ANNEX B – INDEX SPONSOR DISCLAIMER

The following Index disclaimer is applicable in respect of the Standard and Poor's 500® Index

The S&P 500® is currently sponsored by Standard & Poor's, a Division of the McGraw-Hill Companies, Inc. ("Standard & Poor's"). The Notes are not in any way sponsored, endorsed or promoted by Standard & Poor's. Standard & Poor's has no obligation to take the needs of either the Issuer or the Shareholders into consideration in composing, determining or calculating the S&P 500® (or causing the S&P 500® to be calculated). In addition, Standard & Poor's makes no warranty or representation whatsoever, express or implied, as to the results to be obtained from the use of the S&P 500® and/or the level at which the S&P 500® stands at any particular time on any particular day or otherwise, and shall not be liable whether in negligence or otherwise, to the Issuer or any Shareholders for any error in the S&P 500® or under any obligation to advise the Issuer or any Shareholders of any error therein.

"Standard & Poor's®" and "S&P®" and "S&P500®" are trademarks of The McGraw-Hill Companies, Inc. These marks have been licensed for use by Canadian Imperial Bank of Commerce. The Shares are not sponsored, endorsed, sold or promoted by Standard & Poor's and Standard & Poor's does not make any representation, warranty or condition regarding the advisability of investing in the Shares. The licensing relating to the use of the S&P 500® and trademarks referred to above by Canadian Imperial Bank of Commerce is solely for the benefit of Canadian Imperial Bank of Commerce, and not for any third parties. The only relationship of Standard & Poor's to Canadian Imperial Bank of Commerce is the licensing of certain trademarks and trade names of the S&P 500®, which is determined, composed and calculated by the Index Source (as defined herein) without regard to Canadian Imperial Bank of Commerce or the Shares. The Index Source has no obligation to take the needs of Canadian Imperial Bank of Commerce or the Shareholders into consideration in determining, composing or calculating the S&P 500®. The Index Source is not responsible for and has not participated in the determination of the timing or pricing of the Shares or in the determination or calculation of the equation by which the Shares are to be converted into cash. The Index Source has no obligation or liability in connection with the administration, marketing or trading of the Shares.
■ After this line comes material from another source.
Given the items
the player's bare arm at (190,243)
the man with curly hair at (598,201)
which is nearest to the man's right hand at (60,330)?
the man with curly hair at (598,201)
The following Index disclaimer is applicable in respect of the EURO STOXX 50® Index:

The Euro STOXX 50® is the intellectual property (including registered trademarks) of Stoxx Limited, Zurich, Switzerland, (the "Licensor"), which is used under license. The securities based on the Index are in no way sponsored, endorsed, sold or promoted by the Licensor and the Licensor shall not have any liability with respect thereto.